● **O que fazer**:
A – Com base no texto de leitura, responda às perguntas a seguir:
(i) A quem foi entregue o reconhecimento da OGP?
(ii) Em quais categorias o Brasil foi premiado?
(iii) Em que ano o Brasil se tornou membro fundador da OGP?
B – Reescreva de forma mais concisa o parágrafo do texto de leitura que começa com "O reconhecimento consolida", sem perder seus fatos principais.
C – Escreva a continuação do texto de leitura sobre o prêmio da OGP, a partir da última frase apresentada.

● **Texto de leitura**:
----------------

O Brasil foi premiado nesta quinta-feira (10) pela Parceria para Governo Aberto (OGP), em cerimônia na Espanha, por suas políticas de fortalecimento da participação social. O reconhecimento, entregue ao secretário nacional Renato Simões, marca o retorno do país à agenda global de governo aberto, mas especialistas apontam que o desafio real é transformar a escuta popular em decisões efetivas.
O país recebeu dois prêmios, nas categorias “Américas” e “Participação Social”, pelo conjunto de ações coordenadas pela Secretaria-Geral da Presidência da República desde de 2023.
As ações incluem a retomada de conselhos, fóruns e conferências nacionais e a criação da plataforma digital Brasil Participativo, utilizada na elaboração do Plano Plurianual (PPA) 2024–2027.
Segundo a OGP, o Brasil foi premiado por “reconstruir uma política de participação social em larga escala, combinando engajamento presencial e digital em políticas públicas de alcance nacional”.
Em nota oficial, a Secretaria-Geral afirmou que o prêmio simboliza “o compromisso do país com a reconstrução da democracia participativa e o fortalecimento da cidadania ativa”.
Durante o evento, Renato Simões destacou que “o processo participativo promove oportunidades, desafios e práticas inovadoras que fortalecem a participação social no direcionamento dos recursos públicos e na tomada de decisões dos governos”.
O reconhecimento consolida a volta do país à OGP, da qual foi membro fundador em 2011 e se distanciou entre 2017 e 2022, quando diversos conselhos e mecanismos de consulta pública foram esvaziados ou extintos.
Desde o início de 2023, o governo federal procurou reverter o quadro e reativou mais de 40 instâncias de diálogo, realizando 30 conferências nacionais, envolvendo milhares de delegados e representantes da sociedade civil.

----------------

● **Dados fornecidos**:
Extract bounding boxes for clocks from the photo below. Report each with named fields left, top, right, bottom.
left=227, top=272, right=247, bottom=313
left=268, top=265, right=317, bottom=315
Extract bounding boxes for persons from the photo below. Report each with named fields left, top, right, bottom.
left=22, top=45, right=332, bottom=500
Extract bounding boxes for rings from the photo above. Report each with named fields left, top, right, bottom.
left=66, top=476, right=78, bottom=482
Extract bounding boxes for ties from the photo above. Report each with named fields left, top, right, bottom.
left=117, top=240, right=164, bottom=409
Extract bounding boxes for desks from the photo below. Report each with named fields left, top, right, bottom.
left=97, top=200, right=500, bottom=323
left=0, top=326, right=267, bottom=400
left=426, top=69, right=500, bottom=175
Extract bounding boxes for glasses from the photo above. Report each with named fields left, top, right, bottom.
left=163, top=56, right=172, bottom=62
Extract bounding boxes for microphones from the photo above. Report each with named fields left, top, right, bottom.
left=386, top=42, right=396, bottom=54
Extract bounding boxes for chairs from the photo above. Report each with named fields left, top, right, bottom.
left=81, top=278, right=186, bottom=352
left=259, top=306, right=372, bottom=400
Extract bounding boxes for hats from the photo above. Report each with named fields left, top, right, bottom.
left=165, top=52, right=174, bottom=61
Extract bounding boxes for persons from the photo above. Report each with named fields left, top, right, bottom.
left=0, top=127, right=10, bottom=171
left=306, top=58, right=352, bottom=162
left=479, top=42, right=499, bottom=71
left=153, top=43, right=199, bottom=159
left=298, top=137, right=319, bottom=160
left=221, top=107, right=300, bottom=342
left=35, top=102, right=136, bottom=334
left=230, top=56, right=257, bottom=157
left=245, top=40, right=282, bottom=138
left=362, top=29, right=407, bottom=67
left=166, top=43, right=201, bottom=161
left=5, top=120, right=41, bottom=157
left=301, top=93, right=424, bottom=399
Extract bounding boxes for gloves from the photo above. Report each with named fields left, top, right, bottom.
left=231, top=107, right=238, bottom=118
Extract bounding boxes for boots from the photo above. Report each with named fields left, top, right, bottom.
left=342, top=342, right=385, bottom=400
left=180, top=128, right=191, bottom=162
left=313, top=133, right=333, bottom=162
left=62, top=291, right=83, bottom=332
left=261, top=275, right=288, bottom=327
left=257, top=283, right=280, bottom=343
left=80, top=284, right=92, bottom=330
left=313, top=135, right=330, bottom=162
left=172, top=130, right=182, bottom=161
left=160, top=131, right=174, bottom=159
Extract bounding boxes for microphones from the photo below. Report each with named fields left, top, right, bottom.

----------------

● **Respostas por tarefa**:
A –
(i) Ao secretário nacional Renato Simões.
(ii) Nas categorias "Américas" e "Participação Social".
(iii) Em 2011.

B – O prêmio confirma o retorno do Brasil à OGP. O país foi membro fundador em 2011 e se afastou da parceria entre 2017 e 2022, quando vários conselhos e mecanismos de consulta pública foram esvaziados ou extintos.

C –
O Plano Plurianual participativo recebeu 8.254 propostas de cidadãos de todo o país, das quais 76% foram consideradas total ou parcialmente incorporadas, segundo balanço da Secretaria-Geral.

Pesquisadores reconhecem que o país avançou no esforço institucional de reabrir os canais de escuta, mas apontam limitações.
Um estudo conduzido pela Universidade Federal de Minas Gerais (UFMG) em parceria com a Escola Nacional de Administração Pública (ENAP) conclui que o PPA participativo “reabriu a possibilidade de diálogo entre governo e sociedade civil, mas ainda enfrenta desafios de representatividade e de devolutiva aos participantes”.
O relatório observa que, embora a digitalização tenha ampliado o alcance, a desigualdade de acesso à internet reduz a participação de grupos mais vulneráveis.
“A participação digital é um passo importante, mas ela não substitui a presença territorial e o acompanhamento das políticas públicas”, afirmou o pesquisador Luiz Fernando Martins, da UFMG, um dos autores do estudo.
Outro ponto levantado por pesquisadores é a falta de etapas deliberativas, nas quais a sociedade possa discutir e votar propostas antes de sua incorporação final.
O relatório da ENAP destaca que “a mobilização digital foi ampla, mas a ausência de mecanismos de deliberação pública limita o caráter transformador do processo participativo”.
Essa análise converge com observações da Transparência Internacional Brasil, que, em seu relatório de 2024, elogiou o retorno da agenda participativa, mas ressaltou a necessidade de “instituir rotinas de avaliação e transparência sobre a execução das propostas incorporadas”.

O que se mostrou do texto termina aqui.